Exercise aim.
Report how many lines in the records below contain the string "that", with case counting. Give only the number.

Stored rows.
* * * *
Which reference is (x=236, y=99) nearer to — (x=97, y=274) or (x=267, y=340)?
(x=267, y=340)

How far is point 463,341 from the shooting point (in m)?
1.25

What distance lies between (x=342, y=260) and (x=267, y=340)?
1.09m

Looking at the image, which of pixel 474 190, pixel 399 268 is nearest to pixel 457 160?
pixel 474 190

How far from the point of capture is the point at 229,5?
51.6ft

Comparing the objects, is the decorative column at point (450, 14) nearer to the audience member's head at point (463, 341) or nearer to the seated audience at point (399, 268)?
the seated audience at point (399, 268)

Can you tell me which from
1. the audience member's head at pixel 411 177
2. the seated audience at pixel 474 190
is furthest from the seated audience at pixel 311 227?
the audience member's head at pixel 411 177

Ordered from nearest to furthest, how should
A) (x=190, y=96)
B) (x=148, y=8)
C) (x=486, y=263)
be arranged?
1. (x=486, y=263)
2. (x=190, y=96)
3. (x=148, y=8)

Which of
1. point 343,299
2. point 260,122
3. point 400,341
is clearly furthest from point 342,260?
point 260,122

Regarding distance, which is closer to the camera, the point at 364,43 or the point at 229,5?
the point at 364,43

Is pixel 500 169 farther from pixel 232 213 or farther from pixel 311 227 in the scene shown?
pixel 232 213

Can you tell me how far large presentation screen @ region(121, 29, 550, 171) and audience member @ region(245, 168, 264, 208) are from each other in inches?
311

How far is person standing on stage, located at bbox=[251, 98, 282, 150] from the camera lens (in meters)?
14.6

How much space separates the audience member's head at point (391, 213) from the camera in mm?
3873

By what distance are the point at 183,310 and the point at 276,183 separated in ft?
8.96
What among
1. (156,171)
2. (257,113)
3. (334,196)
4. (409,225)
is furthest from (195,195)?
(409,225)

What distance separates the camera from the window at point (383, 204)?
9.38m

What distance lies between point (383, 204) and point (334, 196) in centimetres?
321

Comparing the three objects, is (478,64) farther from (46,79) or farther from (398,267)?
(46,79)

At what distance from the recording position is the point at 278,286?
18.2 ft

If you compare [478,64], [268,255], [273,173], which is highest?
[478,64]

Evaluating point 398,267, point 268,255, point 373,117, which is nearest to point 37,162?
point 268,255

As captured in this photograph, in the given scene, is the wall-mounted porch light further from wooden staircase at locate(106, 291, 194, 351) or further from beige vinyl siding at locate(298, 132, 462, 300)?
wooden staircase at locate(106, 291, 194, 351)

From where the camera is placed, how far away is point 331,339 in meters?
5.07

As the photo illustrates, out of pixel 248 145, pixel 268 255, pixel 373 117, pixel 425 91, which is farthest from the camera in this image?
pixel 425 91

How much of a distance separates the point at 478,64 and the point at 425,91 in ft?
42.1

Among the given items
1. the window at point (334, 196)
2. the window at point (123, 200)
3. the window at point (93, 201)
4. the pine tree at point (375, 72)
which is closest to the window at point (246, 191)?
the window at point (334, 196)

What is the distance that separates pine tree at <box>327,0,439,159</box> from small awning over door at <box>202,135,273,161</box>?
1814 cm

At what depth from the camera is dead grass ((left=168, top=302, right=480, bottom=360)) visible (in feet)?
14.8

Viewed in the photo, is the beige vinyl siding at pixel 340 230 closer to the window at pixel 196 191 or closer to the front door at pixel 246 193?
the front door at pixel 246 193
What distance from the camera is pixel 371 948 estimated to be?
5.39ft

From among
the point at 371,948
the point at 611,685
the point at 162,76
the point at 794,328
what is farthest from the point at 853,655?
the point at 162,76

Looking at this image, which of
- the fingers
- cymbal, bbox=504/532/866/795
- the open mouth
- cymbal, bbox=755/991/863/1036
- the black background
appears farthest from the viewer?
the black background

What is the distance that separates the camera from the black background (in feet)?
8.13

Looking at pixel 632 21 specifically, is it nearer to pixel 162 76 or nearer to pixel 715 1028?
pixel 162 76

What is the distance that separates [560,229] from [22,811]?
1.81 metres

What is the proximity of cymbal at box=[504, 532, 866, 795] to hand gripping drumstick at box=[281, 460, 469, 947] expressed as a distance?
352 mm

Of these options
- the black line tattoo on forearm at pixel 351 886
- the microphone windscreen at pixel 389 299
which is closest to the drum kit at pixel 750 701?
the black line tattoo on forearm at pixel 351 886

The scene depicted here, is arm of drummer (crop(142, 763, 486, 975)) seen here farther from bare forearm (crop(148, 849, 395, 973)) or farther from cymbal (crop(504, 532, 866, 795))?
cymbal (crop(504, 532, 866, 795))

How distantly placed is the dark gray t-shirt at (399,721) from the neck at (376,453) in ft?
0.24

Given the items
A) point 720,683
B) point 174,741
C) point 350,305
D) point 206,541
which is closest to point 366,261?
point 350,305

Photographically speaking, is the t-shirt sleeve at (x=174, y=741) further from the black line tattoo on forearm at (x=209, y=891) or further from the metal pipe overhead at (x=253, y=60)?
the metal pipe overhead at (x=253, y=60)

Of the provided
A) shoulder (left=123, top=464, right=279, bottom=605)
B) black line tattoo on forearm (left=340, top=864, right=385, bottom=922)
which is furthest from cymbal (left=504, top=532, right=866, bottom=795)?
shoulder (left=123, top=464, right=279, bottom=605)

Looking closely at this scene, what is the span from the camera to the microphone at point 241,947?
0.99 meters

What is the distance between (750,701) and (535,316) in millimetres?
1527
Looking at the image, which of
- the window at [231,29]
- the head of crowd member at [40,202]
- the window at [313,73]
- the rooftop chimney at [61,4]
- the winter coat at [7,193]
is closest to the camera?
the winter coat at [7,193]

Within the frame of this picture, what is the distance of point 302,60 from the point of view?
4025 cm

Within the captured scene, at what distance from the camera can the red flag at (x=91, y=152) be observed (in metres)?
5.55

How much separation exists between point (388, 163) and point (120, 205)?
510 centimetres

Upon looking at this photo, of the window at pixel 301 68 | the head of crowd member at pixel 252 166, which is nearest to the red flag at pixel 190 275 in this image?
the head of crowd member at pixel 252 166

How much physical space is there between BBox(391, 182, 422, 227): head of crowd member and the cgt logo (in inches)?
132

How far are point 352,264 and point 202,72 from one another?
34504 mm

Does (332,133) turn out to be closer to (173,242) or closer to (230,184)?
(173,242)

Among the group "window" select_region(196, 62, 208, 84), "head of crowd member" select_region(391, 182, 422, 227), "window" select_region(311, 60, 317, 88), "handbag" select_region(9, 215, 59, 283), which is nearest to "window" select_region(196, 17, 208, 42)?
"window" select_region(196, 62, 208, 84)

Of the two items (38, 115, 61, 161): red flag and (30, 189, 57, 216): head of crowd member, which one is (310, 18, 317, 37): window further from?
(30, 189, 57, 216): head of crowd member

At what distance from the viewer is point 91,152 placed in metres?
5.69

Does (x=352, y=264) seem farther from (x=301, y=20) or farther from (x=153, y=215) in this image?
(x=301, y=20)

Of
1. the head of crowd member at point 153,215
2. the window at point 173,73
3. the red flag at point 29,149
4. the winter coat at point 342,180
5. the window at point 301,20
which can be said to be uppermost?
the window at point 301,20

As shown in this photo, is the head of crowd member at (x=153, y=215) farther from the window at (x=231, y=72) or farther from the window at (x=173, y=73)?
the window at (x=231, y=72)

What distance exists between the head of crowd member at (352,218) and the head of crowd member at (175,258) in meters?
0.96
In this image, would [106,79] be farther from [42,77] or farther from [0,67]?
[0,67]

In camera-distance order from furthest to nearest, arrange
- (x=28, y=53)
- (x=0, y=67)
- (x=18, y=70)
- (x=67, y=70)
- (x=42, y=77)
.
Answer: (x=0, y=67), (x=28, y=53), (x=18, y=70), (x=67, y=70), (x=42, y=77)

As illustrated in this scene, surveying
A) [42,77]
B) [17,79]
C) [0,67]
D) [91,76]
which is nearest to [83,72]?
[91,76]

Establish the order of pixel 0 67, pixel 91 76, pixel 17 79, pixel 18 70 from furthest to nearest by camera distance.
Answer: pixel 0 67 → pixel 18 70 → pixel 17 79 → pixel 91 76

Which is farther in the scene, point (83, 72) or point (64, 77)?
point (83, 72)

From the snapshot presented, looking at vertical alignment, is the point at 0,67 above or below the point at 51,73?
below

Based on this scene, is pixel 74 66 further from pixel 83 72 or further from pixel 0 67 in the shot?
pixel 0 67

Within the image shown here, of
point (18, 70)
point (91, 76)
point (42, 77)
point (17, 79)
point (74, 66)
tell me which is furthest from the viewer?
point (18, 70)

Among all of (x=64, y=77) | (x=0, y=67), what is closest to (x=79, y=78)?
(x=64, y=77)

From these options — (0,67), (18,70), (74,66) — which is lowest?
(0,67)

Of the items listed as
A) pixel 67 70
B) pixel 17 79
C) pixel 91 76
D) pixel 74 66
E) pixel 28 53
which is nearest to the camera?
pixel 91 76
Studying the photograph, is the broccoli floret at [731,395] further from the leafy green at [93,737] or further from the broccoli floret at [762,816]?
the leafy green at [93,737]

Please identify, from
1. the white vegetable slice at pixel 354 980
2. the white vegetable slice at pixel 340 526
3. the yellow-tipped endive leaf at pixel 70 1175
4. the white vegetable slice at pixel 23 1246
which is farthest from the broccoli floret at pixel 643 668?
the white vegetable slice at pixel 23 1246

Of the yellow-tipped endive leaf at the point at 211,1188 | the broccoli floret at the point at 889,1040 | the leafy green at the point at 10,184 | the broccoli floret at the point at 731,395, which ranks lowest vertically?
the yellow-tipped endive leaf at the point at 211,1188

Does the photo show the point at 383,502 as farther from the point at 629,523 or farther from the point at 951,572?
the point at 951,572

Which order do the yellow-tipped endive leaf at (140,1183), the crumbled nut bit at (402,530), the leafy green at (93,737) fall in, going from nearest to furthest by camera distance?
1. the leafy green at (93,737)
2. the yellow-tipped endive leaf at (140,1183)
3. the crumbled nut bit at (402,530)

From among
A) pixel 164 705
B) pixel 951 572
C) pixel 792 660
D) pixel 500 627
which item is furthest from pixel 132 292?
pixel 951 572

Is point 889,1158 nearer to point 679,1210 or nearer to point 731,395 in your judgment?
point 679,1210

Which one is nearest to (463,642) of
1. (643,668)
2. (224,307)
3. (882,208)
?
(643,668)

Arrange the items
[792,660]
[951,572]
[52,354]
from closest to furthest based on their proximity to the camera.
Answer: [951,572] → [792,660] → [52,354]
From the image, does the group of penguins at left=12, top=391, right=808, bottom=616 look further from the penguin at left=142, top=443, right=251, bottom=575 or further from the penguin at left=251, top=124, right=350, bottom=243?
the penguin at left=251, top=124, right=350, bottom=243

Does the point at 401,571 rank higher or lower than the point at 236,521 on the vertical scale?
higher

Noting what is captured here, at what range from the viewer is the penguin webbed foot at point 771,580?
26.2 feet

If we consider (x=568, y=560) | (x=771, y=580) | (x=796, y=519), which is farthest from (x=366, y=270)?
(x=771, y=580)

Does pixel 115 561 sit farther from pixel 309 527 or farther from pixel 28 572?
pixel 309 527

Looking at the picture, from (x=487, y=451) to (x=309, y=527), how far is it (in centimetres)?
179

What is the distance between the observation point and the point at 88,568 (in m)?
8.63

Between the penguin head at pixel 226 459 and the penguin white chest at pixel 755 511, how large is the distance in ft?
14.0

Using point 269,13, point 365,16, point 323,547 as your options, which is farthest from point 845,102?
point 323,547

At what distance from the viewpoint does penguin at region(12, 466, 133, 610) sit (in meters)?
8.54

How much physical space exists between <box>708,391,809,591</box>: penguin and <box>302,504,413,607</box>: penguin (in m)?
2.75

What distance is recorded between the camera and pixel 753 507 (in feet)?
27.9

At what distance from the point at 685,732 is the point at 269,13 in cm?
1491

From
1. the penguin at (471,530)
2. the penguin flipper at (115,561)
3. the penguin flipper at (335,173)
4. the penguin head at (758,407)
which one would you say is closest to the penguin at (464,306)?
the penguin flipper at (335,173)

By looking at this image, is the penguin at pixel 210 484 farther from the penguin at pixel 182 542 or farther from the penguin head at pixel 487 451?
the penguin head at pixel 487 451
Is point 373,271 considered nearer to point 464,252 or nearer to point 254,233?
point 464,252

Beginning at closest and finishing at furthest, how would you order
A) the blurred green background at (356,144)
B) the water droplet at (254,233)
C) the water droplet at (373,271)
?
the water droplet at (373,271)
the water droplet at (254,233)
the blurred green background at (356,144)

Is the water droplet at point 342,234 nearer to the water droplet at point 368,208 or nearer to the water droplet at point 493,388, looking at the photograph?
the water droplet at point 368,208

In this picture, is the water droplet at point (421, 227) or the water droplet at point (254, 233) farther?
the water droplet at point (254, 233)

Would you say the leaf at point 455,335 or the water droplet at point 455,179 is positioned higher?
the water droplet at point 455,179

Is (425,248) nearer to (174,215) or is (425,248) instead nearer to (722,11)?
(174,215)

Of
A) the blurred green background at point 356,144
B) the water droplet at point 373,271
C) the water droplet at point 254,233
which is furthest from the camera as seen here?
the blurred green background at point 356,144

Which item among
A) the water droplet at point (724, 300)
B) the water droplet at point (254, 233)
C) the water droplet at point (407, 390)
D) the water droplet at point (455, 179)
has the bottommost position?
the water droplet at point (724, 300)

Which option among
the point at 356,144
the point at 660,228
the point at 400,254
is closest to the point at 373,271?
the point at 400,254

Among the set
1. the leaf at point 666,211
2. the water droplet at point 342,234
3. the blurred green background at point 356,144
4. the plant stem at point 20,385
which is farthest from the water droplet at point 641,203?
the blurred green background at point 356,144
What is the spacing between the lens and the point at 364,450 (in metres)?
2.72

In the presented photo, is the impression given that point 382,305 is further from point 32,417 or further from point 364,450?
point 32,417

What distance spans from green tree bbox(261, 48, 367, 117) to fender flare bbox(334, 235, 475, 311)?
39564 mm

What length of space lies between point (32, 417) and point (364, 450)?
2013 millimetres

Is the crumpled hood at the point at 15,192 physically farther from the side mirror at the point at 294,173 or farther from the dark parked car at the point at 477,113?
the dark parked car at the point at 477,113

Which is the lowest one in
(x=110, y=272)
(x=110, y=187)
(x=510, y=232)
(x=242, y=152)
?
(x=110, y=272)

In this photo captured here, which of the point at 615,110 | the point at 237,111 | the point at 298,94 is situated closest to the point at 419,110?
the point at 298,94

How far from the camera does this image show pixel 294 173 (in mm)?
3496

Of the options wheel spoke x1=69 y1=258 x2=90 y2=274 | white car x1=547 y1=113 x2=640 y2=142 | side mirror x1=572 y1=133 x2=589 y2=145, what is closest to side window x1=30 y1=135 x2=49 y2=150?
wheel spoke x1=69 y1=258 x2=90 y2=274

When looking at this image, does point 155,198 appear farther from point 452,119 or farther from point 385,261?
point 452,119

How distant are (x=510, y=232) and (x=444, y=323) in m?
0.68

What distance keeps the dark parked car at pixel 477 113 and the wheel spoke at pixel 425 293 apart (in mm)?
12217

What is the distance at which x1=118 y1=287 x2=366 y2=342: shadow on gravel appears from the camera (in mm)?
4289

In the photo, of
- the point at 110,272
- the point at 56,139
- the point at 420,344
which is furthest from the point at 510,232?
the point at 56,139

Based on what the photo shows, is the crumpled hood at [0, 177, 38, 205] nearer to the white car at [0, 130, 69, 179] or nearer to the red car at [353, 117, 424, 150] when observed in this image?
* * * *
Exercise output.
4